Appellate Court of Connecticut

May 28, 2019

Michael D. REINER et al.
v.
Jeffrey A. REINER et al.

         Argued February 14, 2019

         Appeal from the Superior Court, Judicial District of Hartford, Robaina, J.

Page 669

[Copyrighted Material Omitted]

Page 670

          Richard P. Weinstein, West Hartford, with whom, on the brief, was Sarah Black Lingenheld, Farmington, for the appellant (named defendant).

         Gary J. Greene, Avon, for the appellee (named plaintiff).

         DiPentima, C. J., and Prescott and Bright, Js.

          OPINION

         BRIGHT, J.

         [190 Conn.App. 269] The present appeal stems from a dispute over the interpretation of a settlement agreement [190 Conn.App. 270] between, among others, the plaintiff Michael D. Reiner[1] and the defendant Jeffrey A. Reiner.[2] The defendant appeals from the judgment of the trial court, rendered after a hearing pursuant to Audubon Parking Associates Ltd. Partnership v. Barclay & Stubbs, Inc., 225 Conn. 804, 811-12, 626 A.2d 729 (1993) (Audubon ),[3] denying his motion to enforce the agreement. On appeal, the defendant claims that the court improperly concluded that the settlement agreement is clear and unambiguous, as construed by the plaintiff.[4] We conclude that the contested sections of the agreement are not clear and unambiguous and, accordingly, we affirm the judgment of the trial court denying the defendant’s motion to enforce the agreement on the alternative ground that a settlement agreement that is not clear and unambiguous cannot be enforced through an Audubon hearing.[5]

         The following procedural history and undisputed facts are relevant to this appeal. The plaintiff and the [190 Conn.App. 271] defendant are brothers who were two of the three primary beneficiaries of four irrevocable trusts (Reiner Trusts) that were established by their parents, Eleanore Reiner and Leo P. Reiner.[6] The defendant was the sole trustee of the Reiner Trusts. The Reiner Trusts owned several parcels of

Page 671

real property (Reiner Trusts properties) that had a substantial value; however, a majority of the properties were encumbered by mortgages. Eleanore Reiner also was the sole member of 711 Farmington, LLC, and Canton Gateway, LLC. 711 Farmington, LLC, and Canton Gateway, LLC, each owned a single parcel of real property, both of which were encumbered by a mortgage. After a dispute arose regarding the Reiner Trusts properties, the plaintiff, in 2011, commenced the present action and several other parallel actions against the defendant alleging that he tortiously had mismanaged the Reiner Trusts properties. On July 5, 2012, the plaintiff, the defendant, and several other individuals and entities associated with the Reiner Trusts executed a settlement agreement to resolve the present action, the parallel actions, and other disputes.
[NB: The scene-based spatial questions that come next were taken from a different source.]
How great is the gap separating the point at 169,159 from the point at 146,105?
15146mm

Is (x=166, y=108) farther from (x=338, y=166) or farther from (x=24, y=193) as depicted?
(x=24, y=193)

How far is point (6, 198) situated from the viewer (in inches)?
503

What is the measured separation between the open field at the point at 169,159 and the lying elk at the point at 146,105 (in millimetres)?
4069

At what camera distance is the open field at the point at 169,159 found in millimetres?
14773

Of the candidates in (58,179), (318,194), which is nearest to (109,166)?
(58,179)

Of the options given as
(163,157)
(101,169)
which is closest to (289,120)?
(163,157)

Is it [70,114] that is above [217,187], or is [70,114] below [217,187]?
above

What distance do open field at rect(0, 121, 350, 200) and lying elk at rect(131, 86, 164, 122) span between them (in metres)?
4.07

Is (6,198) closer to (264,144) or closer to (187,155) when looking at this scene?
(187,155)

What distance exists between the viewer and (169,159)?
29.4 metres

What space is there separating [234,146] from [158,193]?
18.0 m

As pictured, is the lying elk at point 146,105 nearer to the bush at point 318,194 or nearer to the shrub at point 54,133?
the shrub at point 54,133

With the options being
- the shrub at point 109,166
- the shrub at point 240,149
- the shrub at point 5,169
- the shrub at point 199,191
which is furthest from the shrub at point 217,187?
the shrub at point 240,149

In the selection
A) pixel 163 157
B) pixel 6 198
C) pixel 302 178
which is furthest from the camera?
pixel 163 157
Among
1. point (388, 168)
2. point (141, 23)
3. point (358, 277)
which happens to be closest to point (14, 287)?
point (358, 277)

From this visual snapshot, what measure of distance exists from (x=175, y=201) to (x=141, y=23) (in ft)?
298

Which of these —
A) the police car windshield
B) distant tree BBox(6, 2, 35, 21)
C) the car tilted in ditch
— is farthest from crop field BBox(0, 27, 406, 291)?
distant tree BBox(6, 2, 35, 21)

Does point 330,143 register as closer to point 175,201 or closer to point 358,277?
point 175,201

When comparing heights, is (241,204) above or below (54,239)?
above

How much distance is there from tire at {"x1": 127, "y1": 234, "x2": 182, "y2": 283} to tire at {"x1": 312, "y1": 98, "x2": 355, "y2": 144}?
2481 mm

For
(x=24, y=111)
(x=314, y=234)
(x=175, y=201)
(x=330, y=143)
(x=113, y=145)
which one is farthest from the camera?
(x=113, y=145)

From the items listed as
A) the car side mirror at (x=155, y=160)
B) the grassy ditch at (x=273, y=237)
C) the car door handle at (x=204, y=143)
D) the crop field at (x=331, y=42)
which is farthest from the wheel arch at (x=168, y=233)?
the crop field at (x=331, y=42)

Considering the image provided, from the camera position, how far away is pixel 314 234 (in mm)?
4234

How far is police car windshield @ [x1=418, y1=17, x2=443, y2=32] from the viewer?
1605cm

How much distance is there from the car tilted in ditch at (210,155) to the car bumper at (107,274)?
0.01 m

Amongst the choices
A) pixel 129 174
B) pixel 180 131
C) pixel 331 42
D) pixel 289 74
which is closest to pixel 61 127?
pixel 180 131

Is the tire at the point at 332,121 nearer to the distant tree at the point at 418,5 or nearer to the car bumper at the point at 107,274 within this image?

In the agreement, the plaintiff agreed to withdraw with prejudice the then pending actions, and all parties to the agreement agreed to a comprehensive mutual release. The agreement contained several provisions in which the defendant agreed to buy out the plaintiff’s interests in certain properties after the death of Eleanore Reiner. The following buyout provisions are directly at issue in this appeal.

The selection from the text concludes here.